SUPPLIED DATA
▼

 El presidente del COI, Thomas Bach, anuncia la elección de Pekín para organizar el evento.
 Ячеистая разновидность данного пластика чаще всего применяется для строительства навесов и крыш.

▲
▼

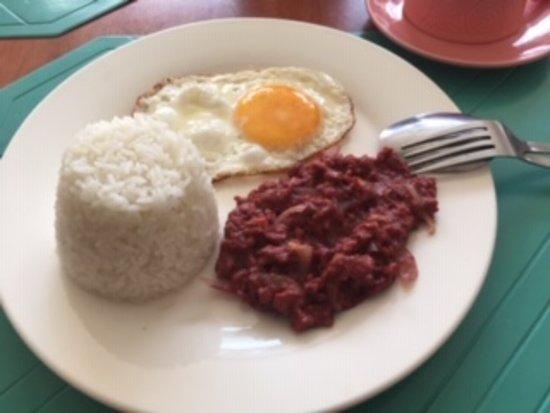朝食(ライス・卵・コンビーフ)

▲

WHAT IS EXPECTED
Repeat, character for character, the lines of the material above from the line with "El presidente del" through the line with "Ячеистая разновидность данного".

SOLUTION TO THIS TASK
 El presidente del COI, Thomas Bach, anuncia la elección de Pekín para organizar el evento.
 Ячеистая разновидность данного пластика чаще всего применяется для строительства навесов и крыш.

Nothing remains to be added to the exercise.